Microsoft Edge doit apporter des améliorations considérables en matière de sécurité du navigateur, surtout vis-à-vis d’un Internet Explorer objet de toutes les turpitudes sur ce point. Reste que des éléments récents amènent à reconsidérer cet argument marketing de Microsoft. Au point de se demander si Edge est un pas en avant en matière de sécurité. Ou le contraire.

Microsoft Edge, le digne héritier des errements de sécurité d’Internet Explorer ?

C’est le journaliste Woody Leonhard qui lève le lièvre pour InfoWorld. En mai dernier le senior program manager de Micrsoft Edge, Crispin Cowan, annonçait plein d’optimisme dans un billet de blog titré « Microsoft Edge : construire un navigateur plus sûr » que : « Avec Microsoft Edge, nous voulons améliorer fondamentalement la sécurité par rapport aux navigateurs existants et permettre aux utilisateurs de profiter en toute confiance du web à partir de Windows. Nous avons conçu Microsoft Edge de manière à protéger les utilisateurs d’attaques sophistiquées et de plus en plus répandues. »

L’article décrit ensuite longuement comment Edge est bien meilleur que le daté et décidément bien mauvais IE, car il inclut « des techniques de sandboxing de pointe, un compilateur, et des techniques de gestion de mémoire développées en lien étroit avec Windows ». En particulier, il nous a été promis que Edge serait un bien meilleur partenaire contre les sites malveillants et les faux sites; qu’il en serait fini de ActiveX, du VB Script (Visual Basic Scripting Edition), des barres d’outils, des BHO (Browser Helper Object) ou encore du VML (Vector Markup Language). Edge doit également proposer des extensions sécurisées, des containers applicatifs en mode sandbox, ou encore une poubelle MemGC afin de protéger contre des attaques « user-after-free ». On note enfin la présence revendiquée de la fonctionnalité Visual Studio’s Control Flow Guard (/guard), et d’un tas d’autres options de sécurité.

Des fondations pourries ?

Mais en regardant le Patch Tuesday de début décembre, mais aussi celui de novembre, on peut se demander à quel point ces nouveaux outils de sécurité ne sont pas tout simplement factices, et à quel point la fondation sur laquelle repose Edge n’est pas en tout point pourrie.

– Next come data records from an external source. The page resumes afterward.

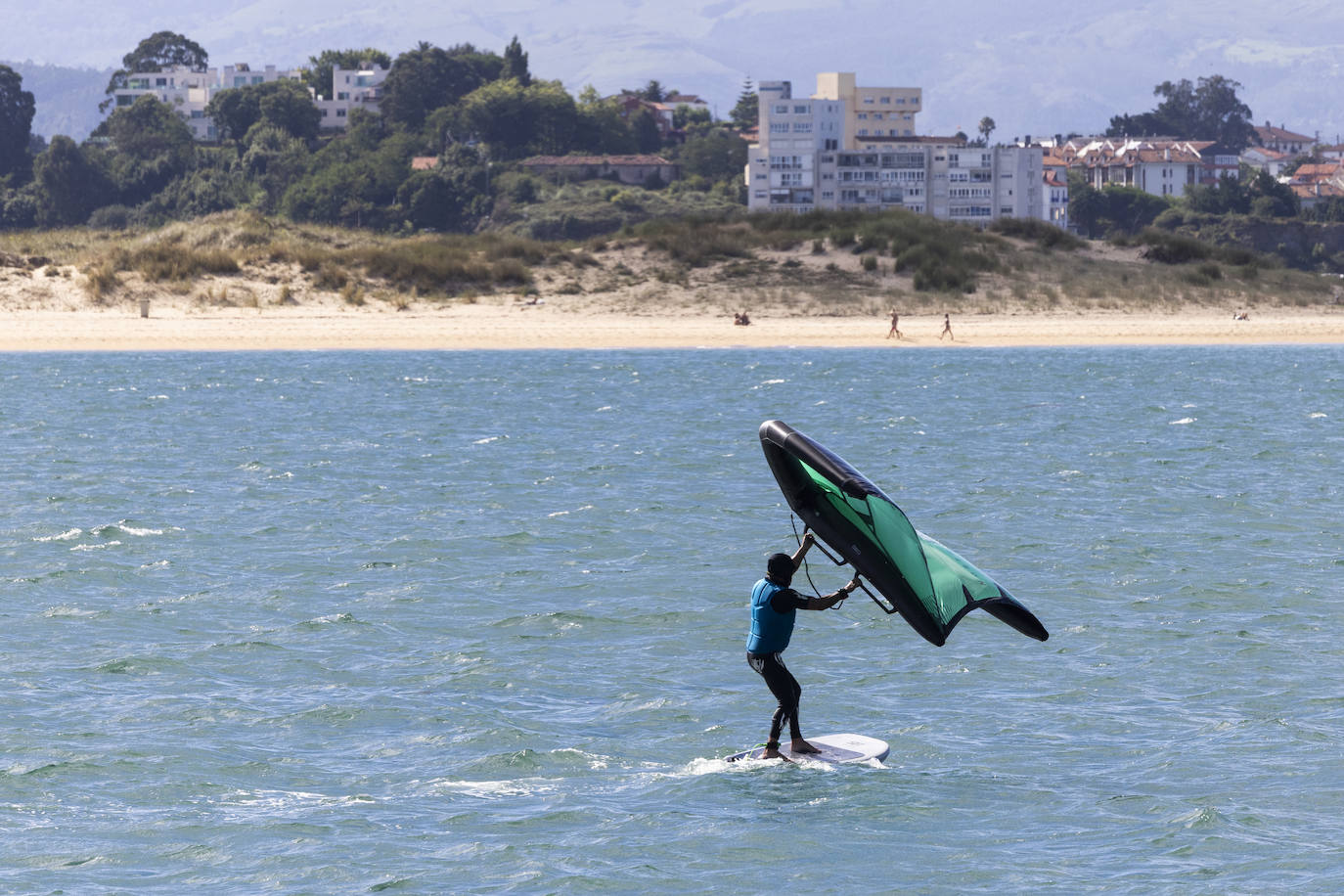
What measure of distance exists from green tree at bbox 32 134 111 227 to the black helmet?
5486 inches

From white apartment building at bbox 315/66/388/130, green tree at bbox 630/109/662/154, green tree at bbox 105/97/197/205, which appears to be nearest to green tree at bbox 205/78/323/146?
green tree at bbox 105/97/197/205

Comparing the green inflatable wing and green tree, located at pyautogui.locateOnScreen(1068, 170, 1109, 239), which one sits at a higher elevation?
green tree, located at pyautogui.locateOnScreen(1068, 170, 1109, 239)

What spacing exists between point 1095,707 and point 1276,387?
41.6 meters

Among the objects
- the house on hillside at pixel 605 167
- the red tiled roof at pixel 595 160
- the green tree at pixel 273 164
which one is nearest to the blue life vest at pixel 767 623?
the green tree at pixel 273 164

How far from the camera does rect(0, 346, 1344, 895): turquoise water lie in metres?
13.3

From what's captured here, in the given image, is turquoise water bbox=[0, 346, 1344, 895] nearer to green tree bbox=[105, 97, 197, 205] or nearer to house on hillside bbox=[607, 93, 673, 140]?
green tree bbox=[105, 97, 197, 205]

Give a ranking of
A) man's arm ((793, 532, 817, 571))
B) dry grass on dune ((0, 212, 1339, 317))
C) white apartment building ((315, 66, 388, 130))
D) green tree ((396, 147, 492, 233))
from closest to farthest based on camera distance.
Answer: man's arm ((793, 532, 817, 571))
dry grass on dune ((0, 212, 1339, 317))
green tree ((396, 147, 492, 233))
white apartment building ((315, 66, 388, 130))

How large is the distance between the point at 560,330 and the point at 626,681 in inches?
1728

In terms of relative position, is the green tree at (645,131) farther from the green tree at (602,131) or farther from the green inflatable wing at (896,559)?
the green inflatable wing at (896,559)

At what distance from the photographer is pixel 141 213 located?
142 meters

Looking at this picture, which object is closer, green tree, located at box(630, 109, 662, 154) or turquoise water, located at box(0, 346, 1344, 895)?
turquoise water, located at box(0, 346, 1344, 895)

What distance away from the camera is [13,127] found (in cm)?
15262

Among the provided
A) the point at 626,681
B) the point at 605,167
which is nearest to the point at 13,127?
the point at 605,167

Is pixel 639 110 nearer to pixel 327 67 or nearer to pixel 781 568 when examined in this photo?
pixel 327 67
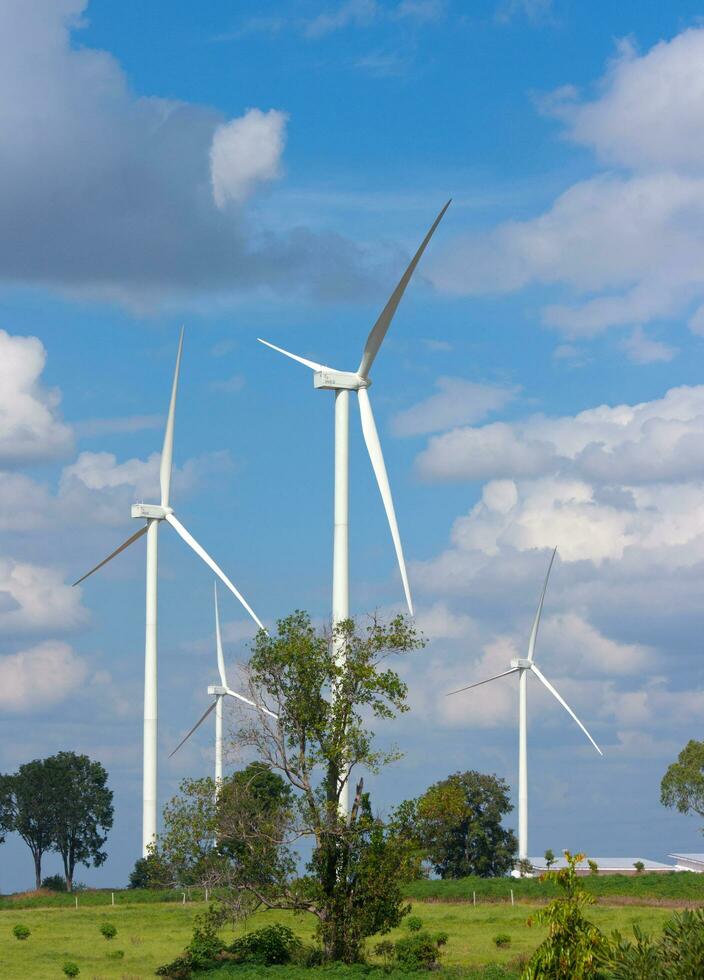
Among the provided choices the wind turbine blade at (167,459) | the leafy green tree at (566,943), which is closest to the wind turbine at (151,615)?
the wind turbine blade at (167,459)

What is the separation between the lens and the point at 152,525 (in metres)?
110

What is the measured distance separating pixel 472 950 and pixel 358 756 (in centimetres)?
1363

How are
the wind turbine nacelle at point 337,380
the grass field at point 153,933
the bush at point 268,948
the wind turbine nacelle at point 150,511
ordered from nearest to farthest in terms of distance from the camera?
1. the bush at point 268,948
2. the grass field at point 153,933
3. the wind turbine nacelle at point 337,380
4. the wind turbine nacelle at point 150,511

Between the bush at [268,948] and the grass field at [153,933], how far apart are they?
277cm

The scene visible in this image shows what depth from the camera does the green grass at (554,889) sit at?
97.6 metres

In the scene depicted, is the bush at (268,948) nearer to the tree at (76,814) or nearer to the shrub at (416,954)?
the shrub at (416,954)

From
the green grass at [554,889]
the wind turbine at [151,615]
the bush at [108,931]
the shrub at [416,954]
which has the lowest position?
the shrub at [416,954]

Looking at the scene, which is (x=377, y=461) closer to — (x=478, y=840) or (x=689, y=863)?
(x=478, y=840)

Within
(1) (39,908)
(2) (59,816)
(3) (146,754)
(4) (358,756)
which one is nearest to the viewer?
(4) (358,756)

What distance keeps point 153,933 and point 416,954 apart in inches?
902

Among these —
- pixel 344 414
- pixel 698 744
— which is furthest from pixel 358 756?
pixel 698 744

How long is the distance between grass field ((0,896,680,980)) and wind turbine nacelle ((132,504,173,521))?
27.6 m

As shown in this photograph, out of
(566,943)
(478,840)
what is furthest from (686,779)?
(566,943)

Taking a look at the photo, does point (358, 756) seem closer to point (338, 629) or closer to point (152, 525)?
point (338, 629)
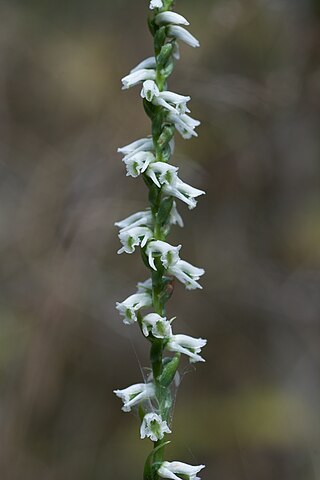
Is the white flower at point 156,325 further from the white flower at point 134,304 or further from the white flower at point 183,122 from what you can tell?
the white flower at point 183,122

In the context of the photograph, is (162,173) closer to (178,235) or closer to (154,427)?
(154,427)

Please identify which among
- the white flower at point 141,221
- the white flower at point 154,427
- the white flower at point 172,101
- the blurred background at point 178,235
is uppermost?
the blurred background at point 178,235

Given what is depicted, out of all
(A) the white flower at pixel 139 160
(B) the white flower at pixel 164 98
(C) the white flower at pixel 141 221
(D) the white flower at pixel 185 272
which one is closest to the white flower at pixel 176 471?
→ (D) the white flower at pixel 185 272

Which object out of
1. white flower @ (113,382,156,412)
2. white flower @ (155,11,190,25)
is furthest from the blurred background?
white flower @ (155,11,190,25)

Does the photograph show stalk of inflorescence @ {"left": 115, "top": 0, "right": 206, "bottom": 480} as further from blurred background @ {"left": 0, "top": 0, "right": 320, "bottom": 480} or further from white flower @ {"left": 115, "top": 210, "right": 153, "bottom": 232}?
blurred background @ {"left": 0, "top": 0, "right": 320, "bottom": 480}
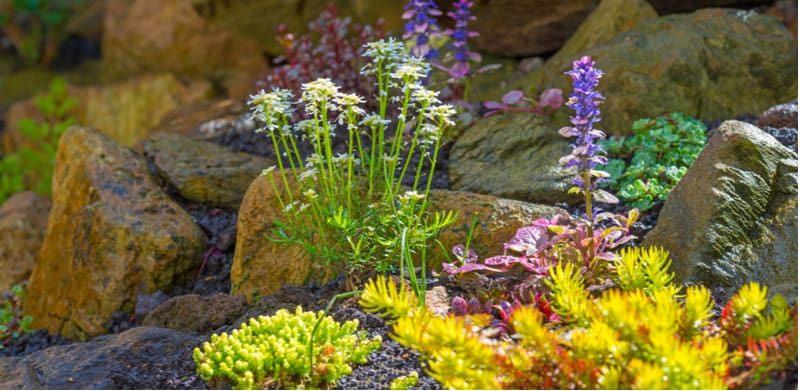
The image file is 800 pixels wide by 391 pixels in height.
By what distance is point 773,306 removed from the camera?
2.84m

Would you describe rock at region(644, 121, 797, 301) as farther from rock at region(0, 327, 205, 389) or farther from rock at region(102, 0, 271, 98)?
rock at region(102, 0, 271, 98)

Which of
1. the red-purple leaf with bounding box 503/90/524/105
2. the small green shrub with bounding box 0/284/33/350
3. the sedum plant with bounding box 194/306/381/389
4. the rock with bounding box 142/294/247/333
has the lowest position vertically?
the small green shrub with bounding box 0/284/33/350

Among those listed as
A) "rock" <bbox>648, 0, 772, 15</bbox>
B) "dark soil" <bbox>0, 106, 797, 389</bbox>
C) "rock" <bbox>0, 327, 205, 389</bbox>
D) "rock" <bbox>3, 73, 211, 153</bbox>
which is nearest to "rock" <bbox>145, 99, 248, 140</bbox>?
"dark soil" <bbox>0, 106, 797, 389</bbox>

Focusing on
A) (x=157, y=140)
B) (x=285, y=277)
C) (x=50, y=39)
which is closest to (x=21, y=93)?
(x=50, y=39)

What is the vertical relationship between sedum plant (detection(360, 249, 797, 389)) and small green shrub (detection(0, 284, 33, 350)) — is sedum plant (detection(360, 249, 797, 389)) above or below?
above

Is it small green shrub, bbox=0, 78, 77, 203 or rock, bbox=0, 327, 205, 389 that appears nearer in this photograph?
rock, bbox=0, 327, 205, 389

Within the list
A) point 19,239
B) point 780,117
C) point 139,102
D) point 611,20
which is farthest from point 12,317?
point 780,117

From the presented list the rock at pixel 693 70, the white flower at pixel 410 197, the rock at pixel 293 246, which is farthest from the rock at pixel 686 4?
the white flower at pixel 410 197

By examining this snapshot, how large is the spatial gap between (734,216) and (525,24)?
296cm

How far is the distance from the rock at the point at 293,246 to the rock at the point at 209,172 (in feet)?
2.55

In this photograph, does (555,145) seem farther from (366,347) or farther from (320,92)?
(366,347)

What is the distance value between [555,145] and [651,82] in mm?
700

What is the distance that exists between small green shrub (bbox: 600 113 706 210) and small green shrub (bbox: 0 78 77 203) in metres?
4.84

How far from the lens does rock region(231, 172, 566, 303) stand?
382 centimetres
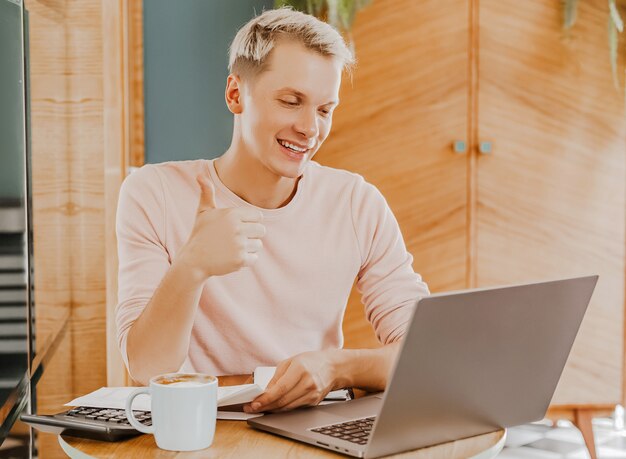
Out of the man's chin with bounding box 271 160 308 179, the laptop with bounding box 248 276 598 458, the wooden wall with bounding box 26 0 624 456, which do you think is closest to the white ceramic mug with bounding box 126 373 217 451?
the laptop with bounding box 248 276 598 458

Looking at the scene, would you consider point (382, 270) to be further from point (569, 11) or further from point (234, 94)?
point (569, 11)

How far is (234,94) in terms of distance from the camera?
162 cm

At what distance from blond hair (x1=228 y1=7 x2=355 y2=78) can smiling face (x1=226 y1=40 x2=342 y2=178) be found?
14 mm

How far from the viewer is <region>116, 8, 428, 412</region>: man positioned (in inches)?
57.6

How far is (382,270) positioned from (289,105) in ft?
1.29

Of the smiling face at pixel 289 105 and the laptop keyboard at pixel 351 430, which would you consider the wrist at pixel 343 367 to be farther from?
the smiling face at pixel 289 105

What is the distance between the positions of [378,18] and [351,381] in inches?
71.0

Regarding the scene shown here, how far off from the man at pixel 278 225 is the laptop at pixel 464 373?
0.43 meters

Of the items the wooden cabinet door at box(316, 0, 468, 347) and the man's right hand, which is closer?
the man's right hand

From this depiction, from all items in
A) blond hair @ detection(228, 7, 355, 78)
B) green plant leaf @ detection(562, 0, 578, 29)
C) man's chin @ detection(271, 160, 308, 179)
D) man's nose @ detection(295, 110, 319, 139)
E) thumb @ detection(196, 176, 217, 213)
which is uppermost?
green plant leaf @ detection(562, 0, 578, 29)

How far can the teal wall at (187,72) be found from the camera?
3049 mm

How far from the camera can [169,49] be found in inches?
120

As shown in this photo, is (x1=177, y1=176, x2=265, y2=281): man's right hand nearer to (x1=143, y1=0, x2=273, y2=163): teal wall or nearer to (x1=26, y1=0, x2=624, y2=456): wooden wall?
(x1=26, y1=0, x2=624, y2=456): wooden wall

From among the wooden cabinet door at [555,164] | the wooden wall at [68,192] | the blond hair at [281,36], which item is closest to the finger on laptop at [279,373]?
the blond hair at [281,36]
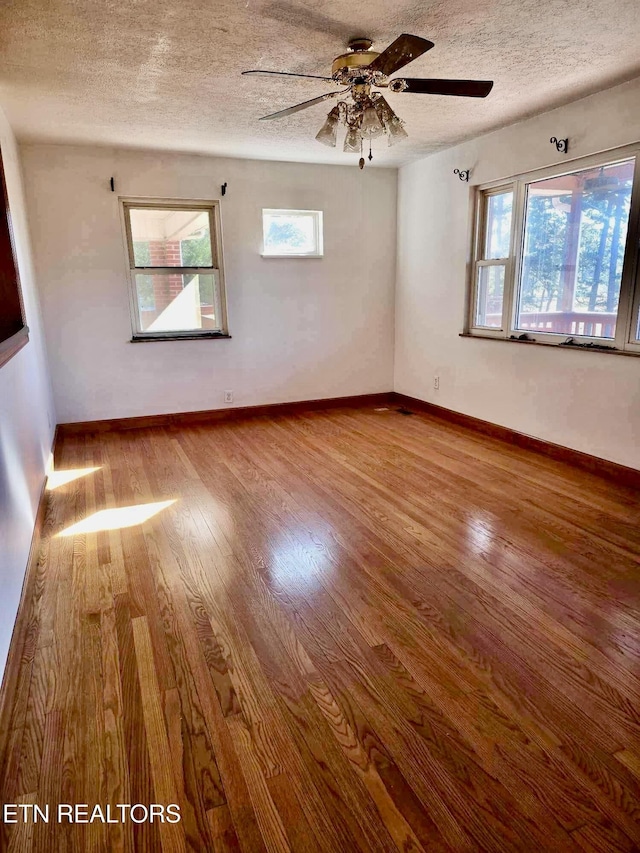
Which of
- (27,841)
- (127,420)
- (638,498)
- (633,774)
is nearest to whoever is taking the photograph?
(27,841)

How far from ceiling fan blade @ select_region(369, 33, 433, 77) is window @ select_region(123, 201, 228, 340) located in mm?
3051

En cause, les Common Vulnerabilities and Exposures, dites CVE. Il s’agit d’un dictionnaire contenant les informations publiques relatives aux vulnérabilités de sécurité. Ce document est maintenu par l’organisme MITRE, soutenu par le département de la sécurité intérieure des États-Unis. Chaque entrée de CVE est censée identifier une faille de sécurité unique. Et le chevauchement des CVE d’Internet Explorer et des CVE de Edge montre que de nombreux problèmes de sécurité de Edge ont été hérités d’IE.

Par exemple, le Patch Tuesday de décembre contient une release nommée MS15-124, qui est une mise à jour cumulative pour Internet Explorer, et un correctif nommé MS15-125, qui s’attaque aux mêmes problèmes pour Microsoft Edge. Sur les 15 failles de CVE reliées à Edge, 11 correspondent également un des problèmes détectés dans IE. En regardant le Patch Tuesday de novembre, les quatre CVE fixées par le correctif MS15-113 pour Edge ont également été identifiés comme des problèmes à résoudre avec le correctif MS15-112 pour IE.

Tout ceci ne peut être une coïncidence explique Woody Leonhard. Quand on compare la liste officielle des CVE pour Edge et que l’on la compare avec la liste des CVE pour Internet Explorer, il s’avère que 14 CVE sont identifiées pour Microsoft Edge. Et sur ce nombre, 13 sont également identifiées comme des failles de sécurité pour Internet Explorer. De toute évidence, Edge améliore la sécurité de la navigation Internet dans un grand nombre de domaines. Mais il est bon de se demander combien des problèmes d’Internet Explorer vont continuer à fuiter via ce nouveau navigateur.